Awareness of the general concepts in Chemistry is part of the IBPS PO, SBI PO and SSC exams. In the IBPS exams, Basic Chemistry Awareness will be checked. This article will introduce many such concepts of Basic Chemistry Awareness. Let us improve our Basic Chemistry Awareness.
Basic Chemistry Awareness
In the SBI mains, the section of the questions on general awareness can contain these questions. The most basic concept in chemistry is that all matter is composed of atoms. The questions will usually not have any formulae involved but would be conceptual. Some of the important concepts that have a high probability of appearing in the exam are as follows:
Periodic Table Of Elements
All matter is composed of atoms. Atoms are very small and are the smallest elements of matter that represent the properties of a substance. The atoms of a similar kind form an element. When two or more elements combine chemically together, they form a compound. In a compound, atoms of different elements are held together by strong forces of attraction that we call the chemical bonds.
There are about 118 known elements, out of which about 94 occur naturally on earth. These elements are mainly put into the categories of metals, non-metals and metalloids. Most of the elements are present in the solid state at the room temperature (25 C). However, Hg (Mercury) and Br (Bromine) which are in the liquid state at the room temperature. There are many gaseous elements also like the Noble gases viz: Helium (He), Neon (Ne), Argon (Ar), Krypton (Kr), Xenon (Xe), Radon (Ra) and the element 118 or Ununoctium (Uuo). The elements Hydrogen (H), He (Helium), Nitrogen, Oxygen and the halogens viz – Fluorine (F), Chlorine (Cl), Krypton (Kr), Xenon (Xe) and Radon (Rn) are in the gaseous state.
The elements are all arranged in a table as per their physical and chemical properties. This period is the Modern Periodic Table. The physical and chemical properties of the elements are a property of their atomic numbers.
Every atom has a structure. By this, we mean that each atom has a central positively charged part. We call this the nucleus. The nucleus is made up of smaller positively charged particles or the protons. Outside the nucleus, even smaller negatively charged particles move about the nucleus. These particles are the electrons. The number of protons in the nucleus of an atom is the atomic number of the atom. In an electrically neutral atom, the number of protons is equal to the number of electrons.
Atoms combine together by strong forces known as the chemical bonds. Every substance that you see around you comprises of atoms.
Acids and Bases
There are many ways to define an acid. For example, Arrhenius would define the acid as any species that increases the concentration of H+ in an aqueous solution.

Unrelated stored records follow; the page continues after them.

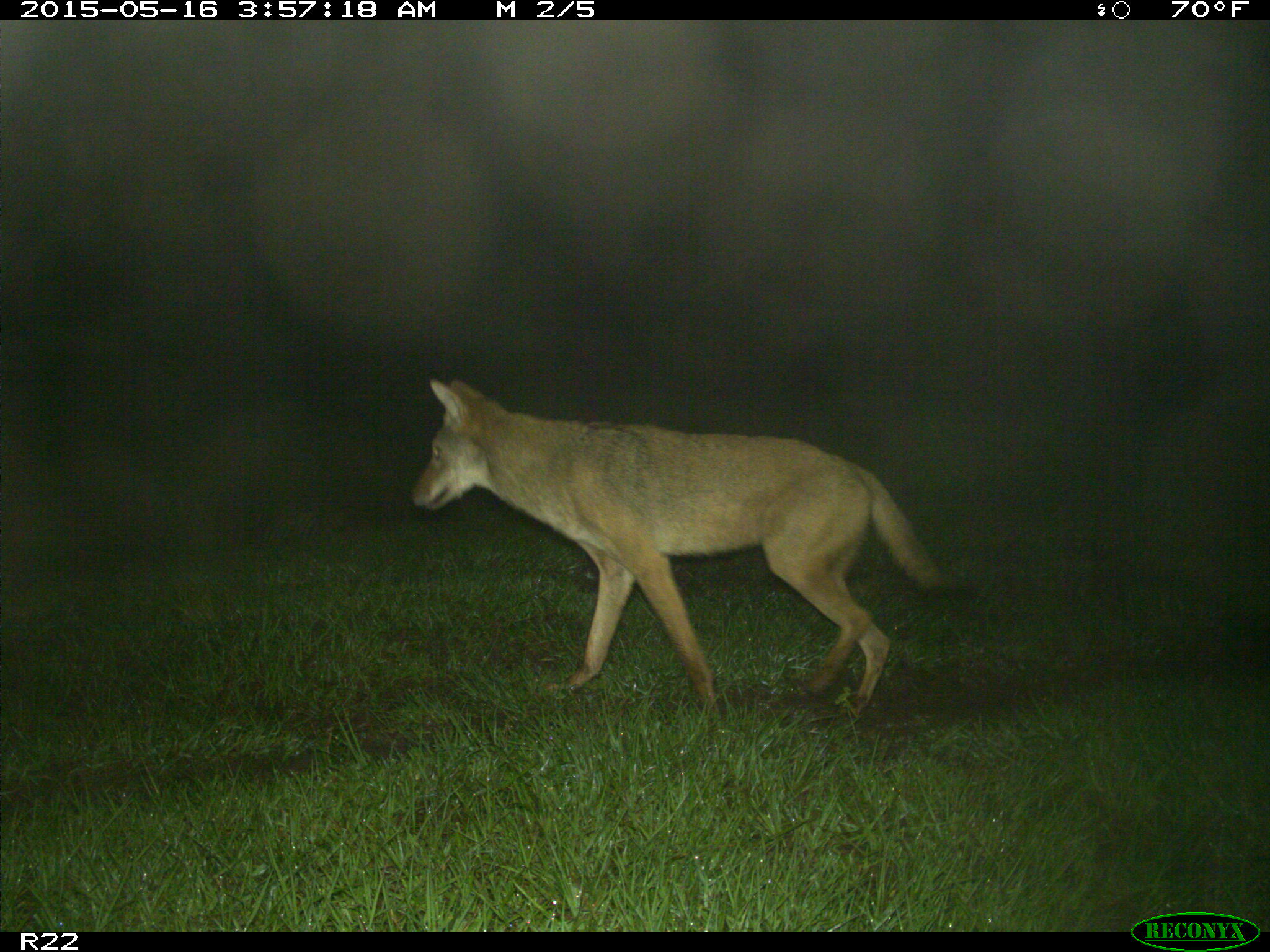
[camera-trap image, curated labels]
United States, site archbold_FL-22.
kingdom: Animalia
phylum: Chordata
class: Mammalia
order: Carnivora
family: Canidae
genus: Canis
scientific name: Canis latrans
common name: coyote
Canis latrans (coyote).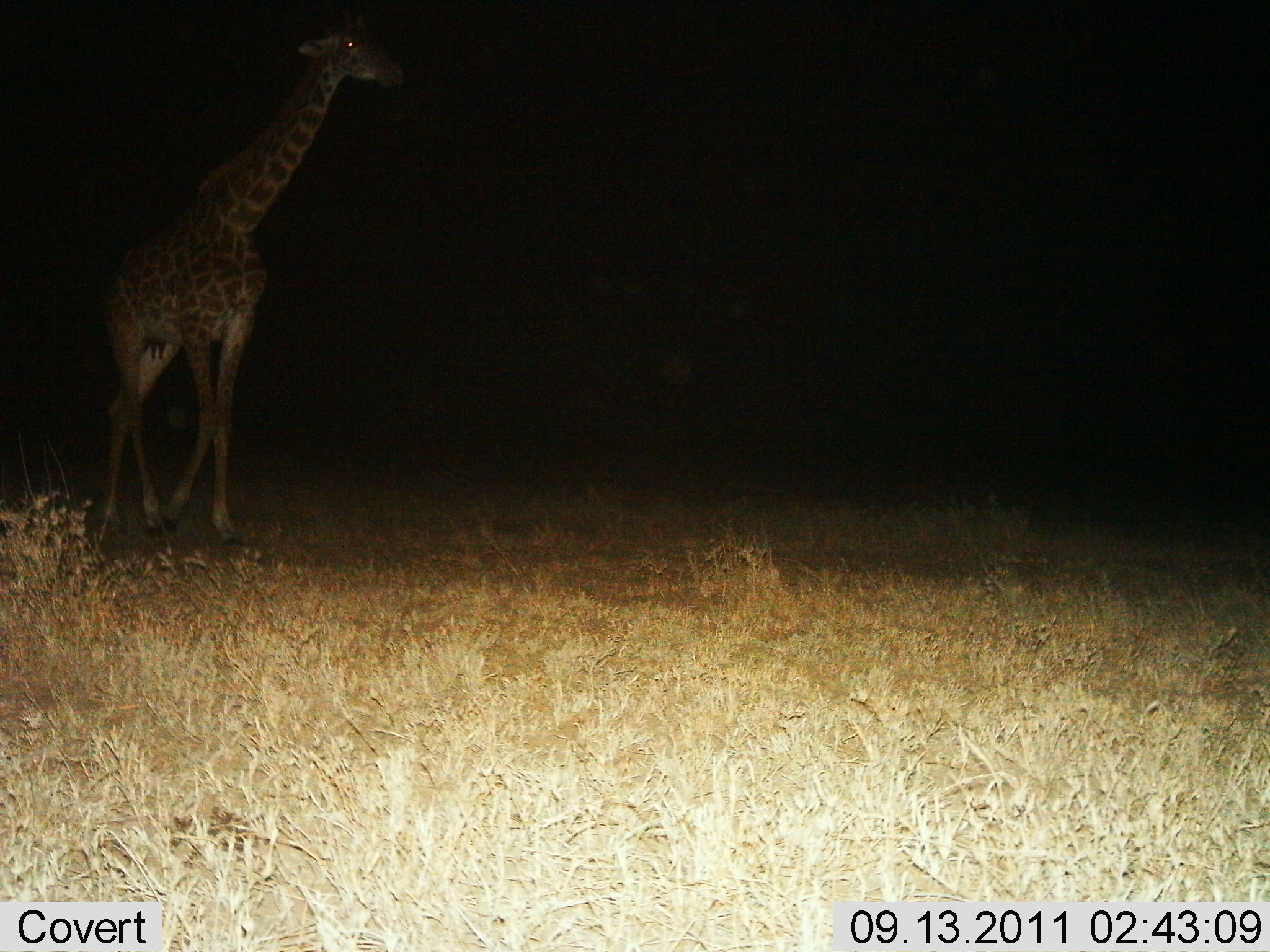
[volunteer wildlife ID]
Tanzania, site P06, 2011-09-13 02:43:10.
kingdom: Animalia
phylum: Chordata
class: Mammalia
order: Artiodactyla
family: Giraffidae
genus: Giraffa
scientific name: Giraffa camelopardalis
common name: giraffe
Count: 1.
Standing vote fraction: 29%.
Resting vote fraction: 0%.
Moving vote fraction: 79%.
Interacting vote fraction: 0%.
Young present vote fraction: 7%.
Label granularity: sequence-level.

On the other hand, an Arrhenius base is any species that increases the concentration of OH− in an aqueous solution.
In an acid-base reaction, what we call the Neutralization reaction, an Arrhenius acid and base usually react to form water and a salt.
We measure the acidic or the basic character of a substance by measuring the concentration of H+ ions. The greater this concentration, the greater is the acidic character. The solution of a strong base with water is what we call an alkaline solution. Sodium Hydroxide or NaOH is an example of a strong base and HCl or Hydrochloric Acid is an example of a strong acid.

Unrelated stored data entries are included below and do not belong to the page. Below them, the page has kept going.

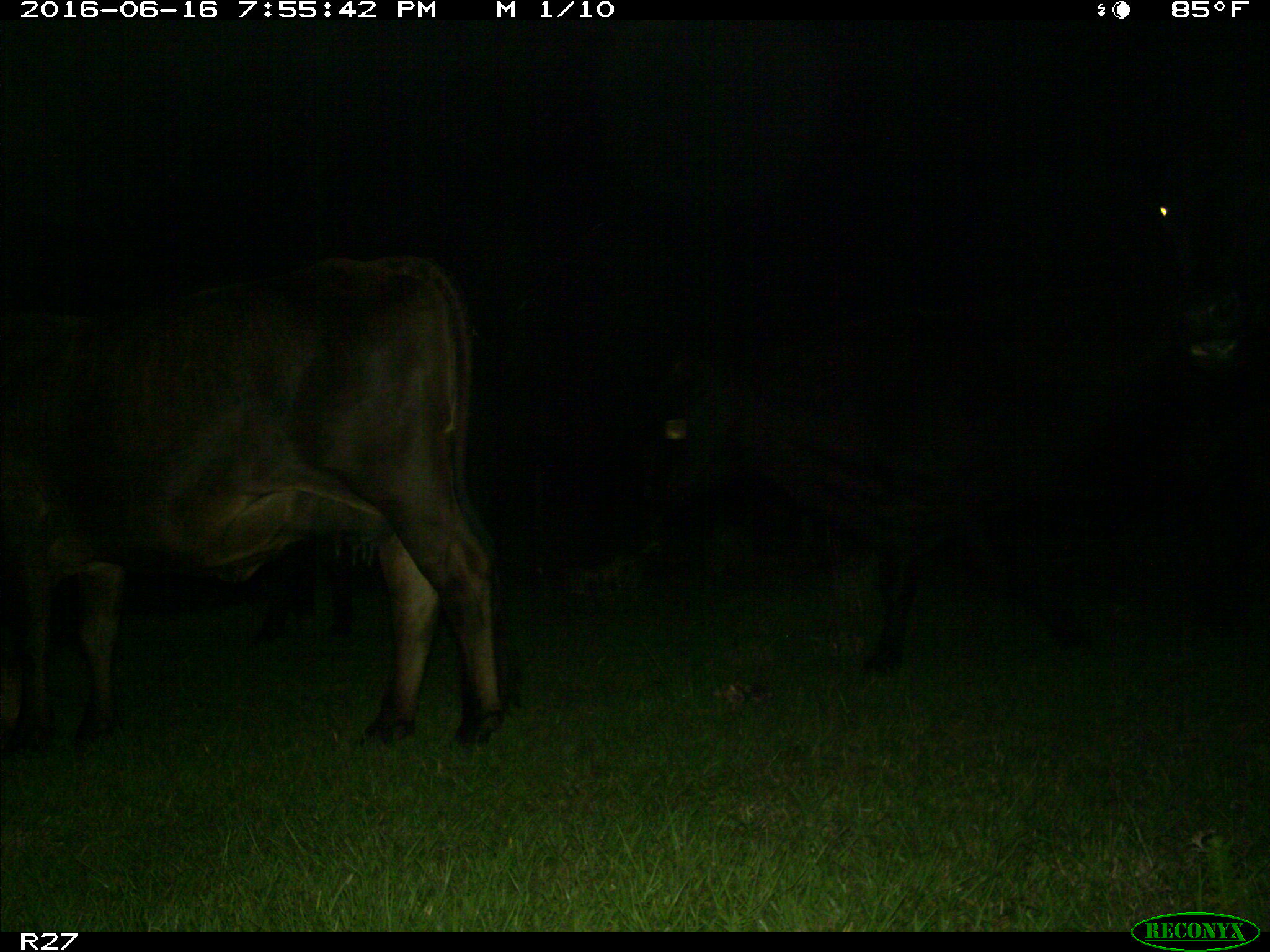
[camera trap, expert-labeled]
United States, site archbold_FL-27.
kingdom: Animalia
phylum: Chordata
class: Mammalia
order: Artiodactyla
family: Bovidae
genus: Bos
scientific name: Bos taurus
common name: domestic cow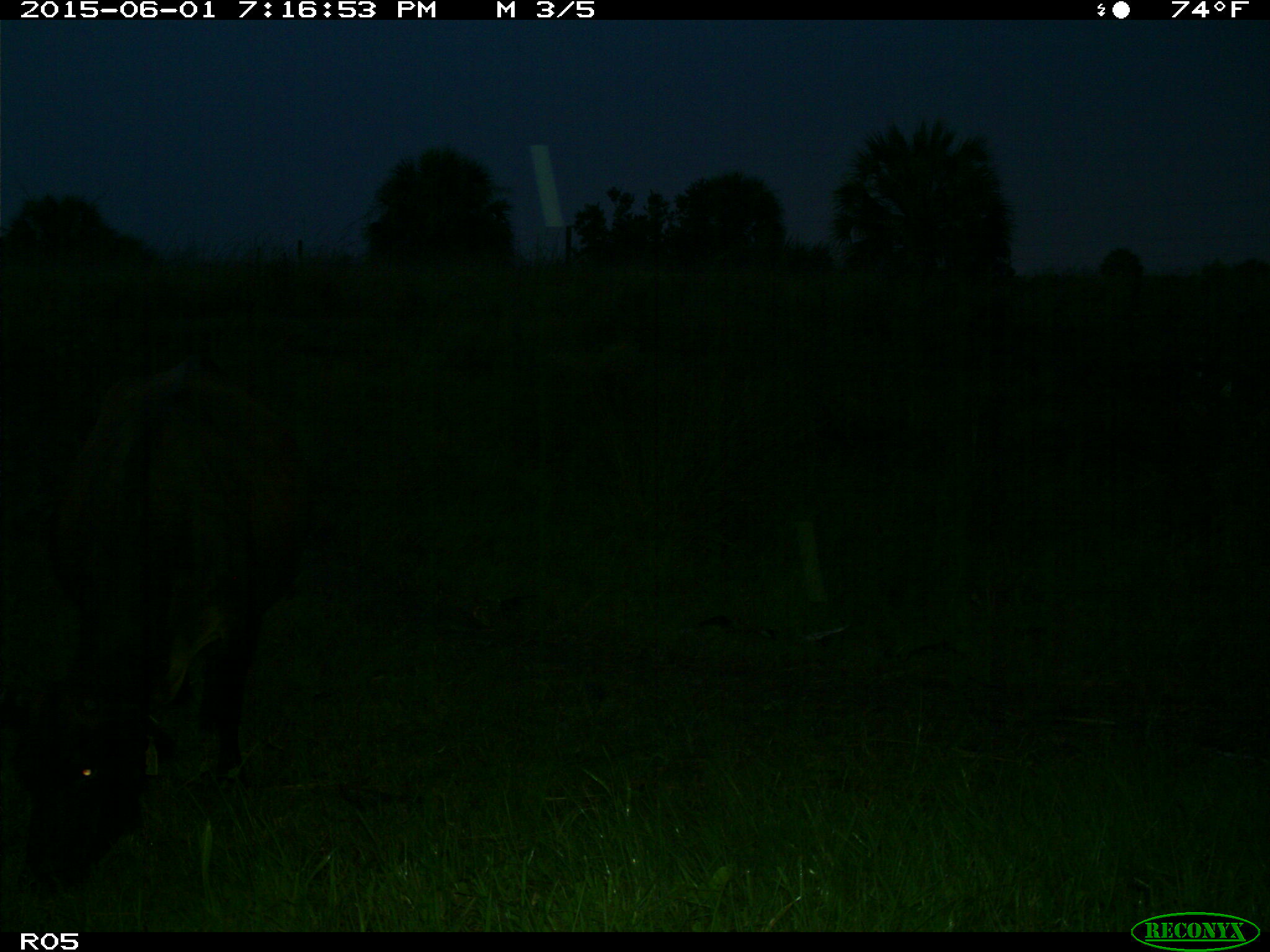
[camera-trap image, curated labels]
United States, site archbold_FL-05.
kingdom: Animalia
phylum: Chordata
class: Mammalia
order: Artiodactyla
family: Bovidae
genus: Bos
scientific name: Bos taurus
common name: domestic cow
Bos taurus (domestic cow).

Q 1: The chemical that we use as a fixer in photography is ……..
A) sodium thiosulphate B) sodium sulphate
C) borax D) ammonium sulphate
Answer: During photography Na2S2O3xH2O or Sodium Thiosulphate functions as a fixer. So the answer here is A) sodium thiosulphate.
Q 2: Gunpowder is a mixture of which of the following chemicals:
A) potassium nitrate, powdered charcoal and sulphur.

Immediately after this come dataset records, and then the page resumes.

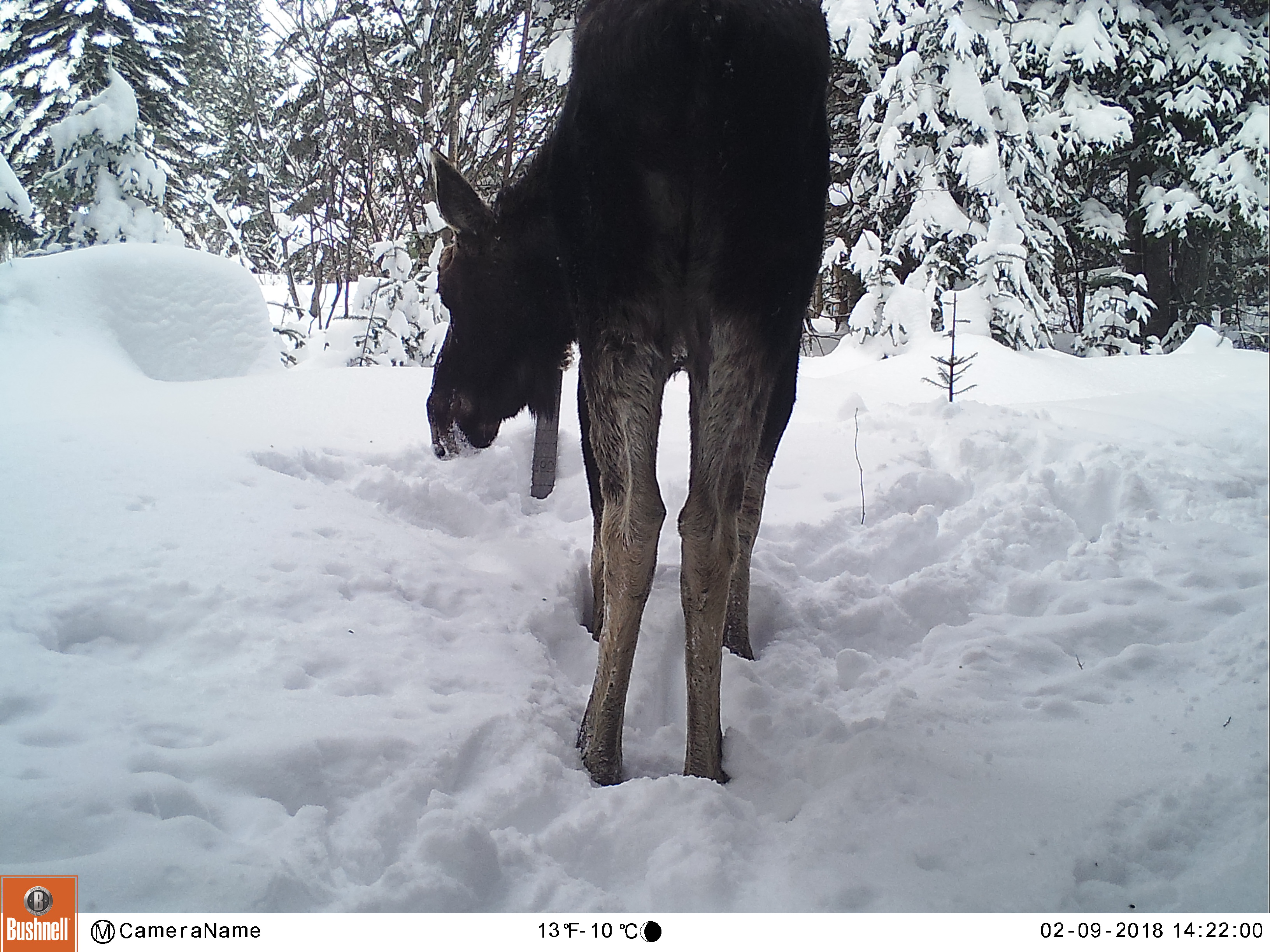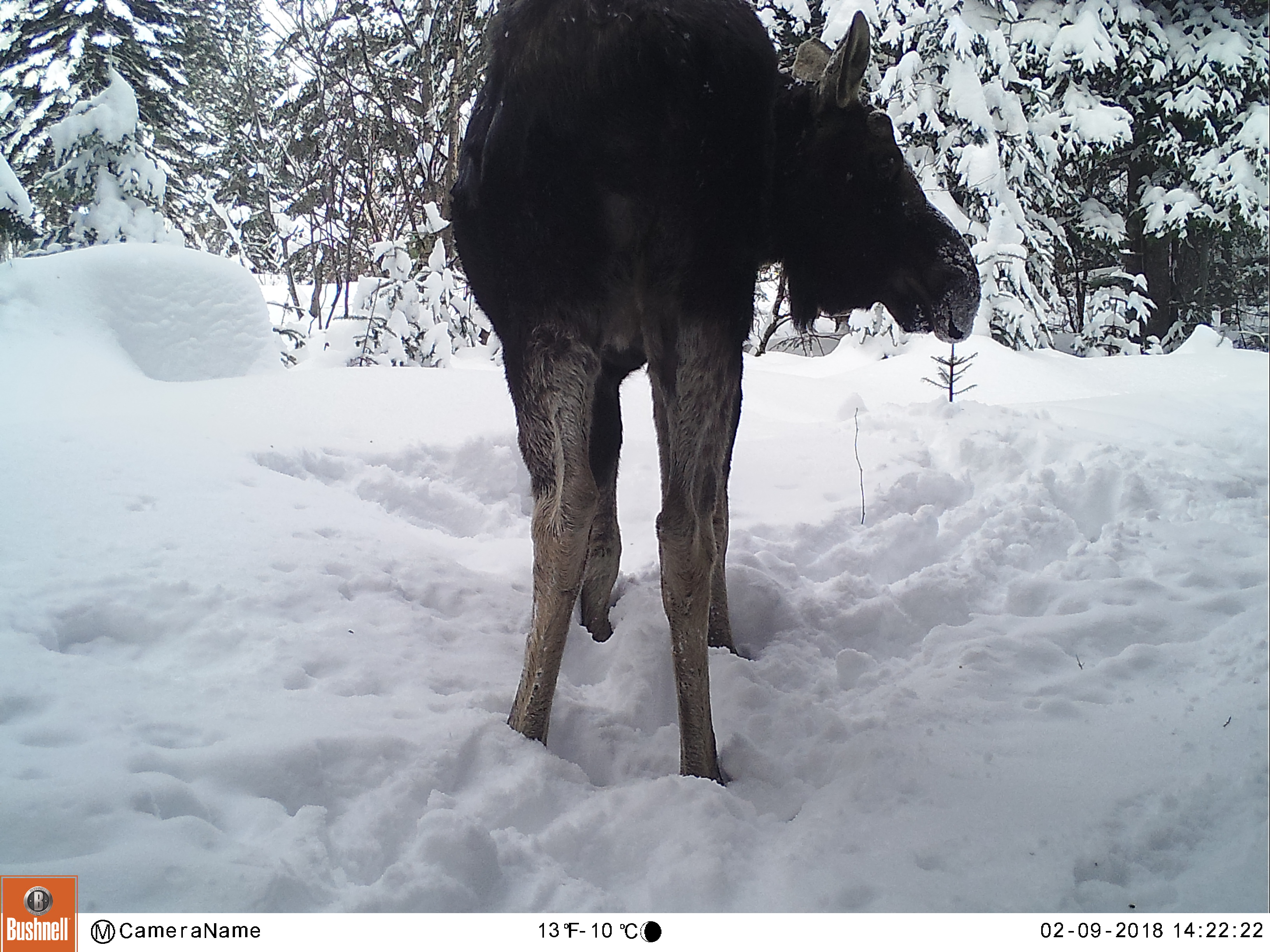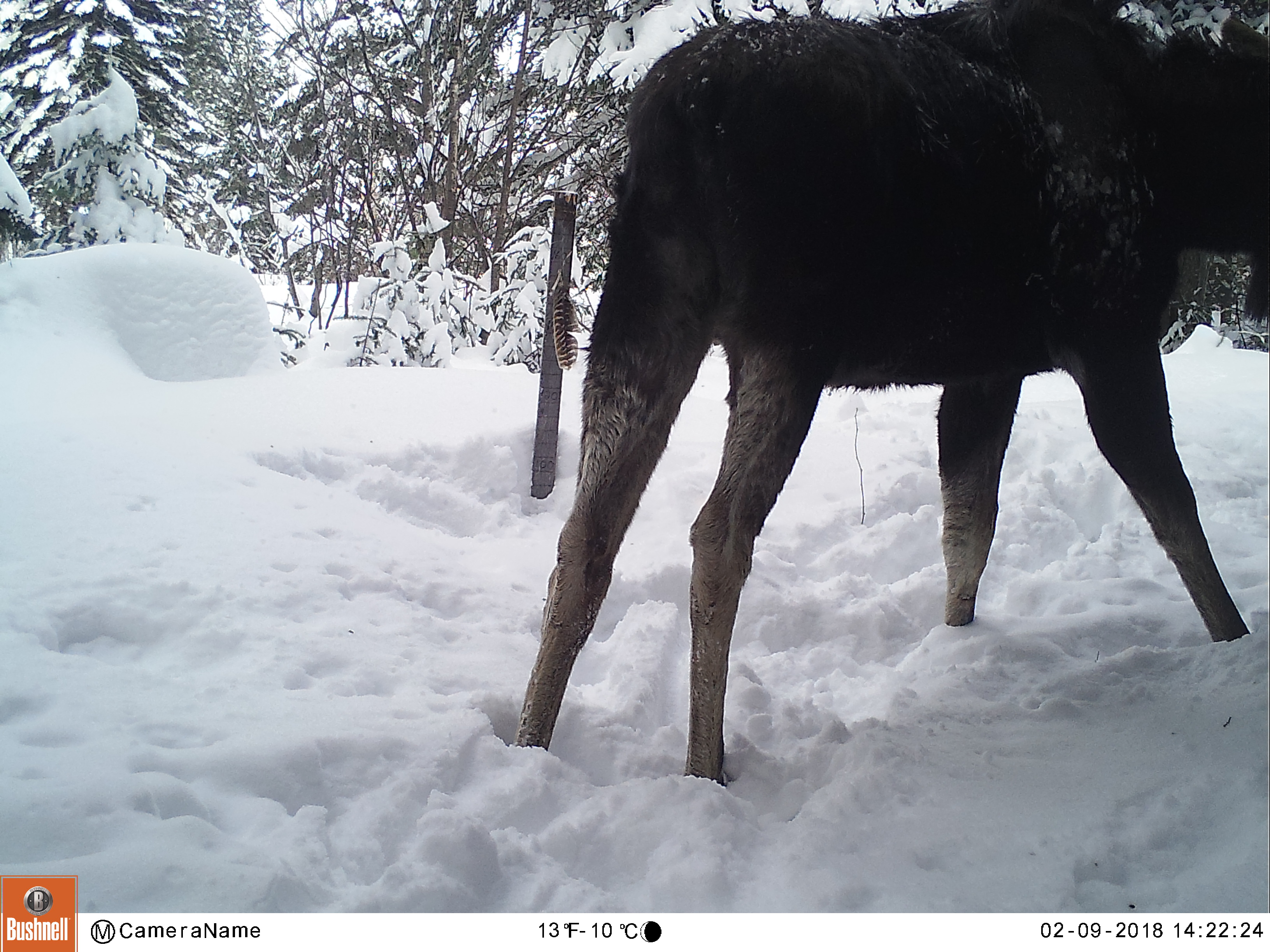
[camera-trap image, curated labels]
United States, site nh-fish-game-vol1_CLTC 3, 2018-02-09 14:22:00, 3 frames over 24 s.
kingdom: Animalia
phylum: Chordata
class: Mammalia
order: Artiodactyla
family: Cervidae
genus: Alces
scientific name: Alces alces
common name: moose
Moose (Alces alces).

B) aluminium nitrate, powdered charcoal and sulphur.
C) silver nitrate, powdered charcoal and sulphur
D) Powdered charcoal and TNT.
Answer: The correct option to select is A) potassium nitrate, powdered charcoal and sulphur.
Q 3: The hottest part of the flame is ………………
A) blue zone B) dark zone
C) non-luminous zone D) luminous zone
Answer: The correct option to select is C) non-luminous zone.
Q 4: Out of the following, ………….. is an inert gas.
A) Helium B) Fluorine C) Hydrogen D) Nitrogen
Answer: The correct answer is A) Helium which is the first element of the Noble gases.
Q 5: Alloys are ……………
A) mixtures of two given non-metals in a fixed proportion.
B) Chemically inert substances that are metallic in character.
C) Purest forms of metals
D) mixtures of two or more metals in a known way.
Answer: The correct option is D) mixtures of two or more metals in a known way.
Q 1: Out of the following elements, ……. is a liquid:
A) Helium B) Bromine C) Xenon D) Radon
Ans: B) Bromine.
Q 2: The atomic number of an element is:
A) The number of electrons that an atom has.
B) This is the number of neutrons that an atom has.
C) It is the number of protons of that element.
D) It is the number of the position that an element occupies in any periodic table.
Ans: C) It is the number of protons of that element.